The conventional SHT has a complexity of O(N4 K) and thus, the calculation effort increases rapidly as a function of spatial order N [36]. Optimized methods for performing the SHT with reduced complexity still require O(N2 (logN)2 K) or \(O(N^{\frac {5}{2}} (log N)\,K)\) steps, depending on the optimization [36, 37].
All other processing steps for binaural rendering of SMA data depend on N only with O(N2). The FFT and IFFT, required in all rendering methods to transform the SMA signals to frequency domain and the binaural signals to time domain, respectively, both have a complexity of O(N2 K logK). Linear filtering in frequency domain, which in the present case corresponds to either applying the radial filters to the SH signals or the SMATBIN filters to the SMA signals, has a complexity of O(N2 K), and summing up all channels also has a complexity of O(N2 K).
Thus, the SHT has the highest complexity depending on N in the entire rendering chain, and especially for large N, its calculation effort significantly exceeds that of all other processing steps. As a result, by omitting the SHT, the SMATBIN filter method allows a more efficient binaural rendering of SMA data than the conventional methods.
Memory requirements
The lower computational complexity of the SMATBIN filter method comes at the cost of higher memory requirements, as a set of filters must be precomputed and stored for each required head orientation.

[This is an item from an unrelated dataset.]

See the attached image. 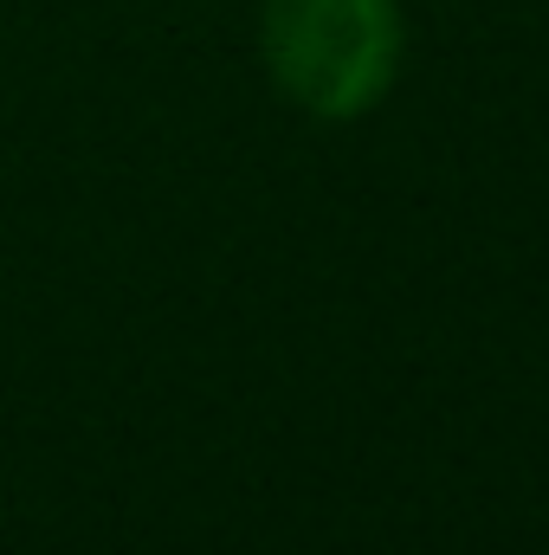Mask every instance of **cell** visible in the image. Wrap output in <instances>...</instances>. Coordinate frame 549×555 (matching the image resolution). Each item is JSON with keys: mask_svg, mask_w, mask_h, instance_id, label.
<instances>
[{"mask_svg": "<svg viewBox=\"0 0 549 555\" xmlns=\"http://www.w3.org/2000/svg\"><path fill=\"white\" fill-rule=\"evenodd\" d=\"M272 85L310 117H362L401 65L395 0H266L259 20Z\"/></svg>", "mask_w": 549, "mask_h": 555, "instance_id": "cell-1", "label": "cell"}]
</instances>
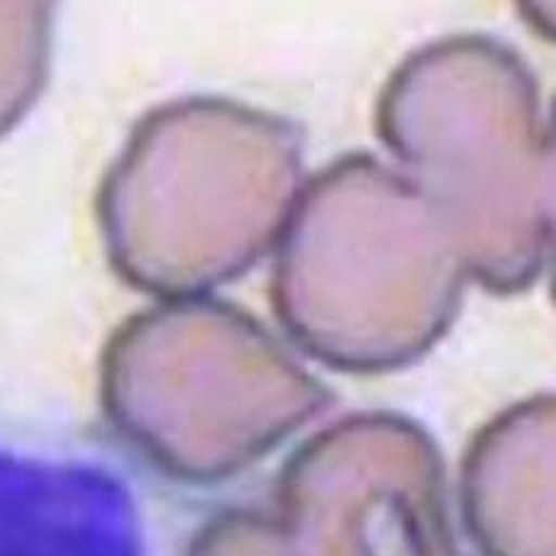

To estimate by example how much more memory the SMATBIN filter approach requires compared to the virtual loudspeaker or SH domain approach, we assume in the following an SMA with a Lebedev sampling scheme of order N=12, i.e., Q=230 microphones and A=169 SH channels, a bit depth of 32 bit, i.e., P=4 bytes per filter tap, and a filter length of K=2048 taps.
For the virtual loudspeaker approach, N+1 radial filters with a length of K taps and 2×D HRTF filters with a length of L taps must be stored, with D the number of directions of the HRTF set. The total memory requirement calculates as [((N+1)×K+2×D×L)×P]. Assuming an HRTF set with D=2702 directions and L=128 taps, the virtual loudspeaker approach requires 2.9 MB.
With the SH domain approach, only 2×A HRTF filters in the SH domain need to be stored in addition to the radial filters. Here, the total memory requirement calculates as [((N+1)+A×2)×K×P], which also results in 2.9 MB.
In the case of the SMATBIN filter method, the required memory scales with the number of microphones Q and the number of head orientations M. The total memory requirement calculates as [Q×2×M×K×P]. Assuming that, as is often the case, only head orientations in the horizontal plane with a sufficiently high resolution of 2 ∘ are rendered [38], yields M=180 head orientations and a total memory requirement of 678 MB. Thus, the SMATBIN filter method requires significantly more memory space than the other two methods, but is computationally less demanding. Accordingly, it must be decided on a case-by-case basis, depending on the technical requirements of a rendering system, whether memory space can be sacrificed for a lower computational load.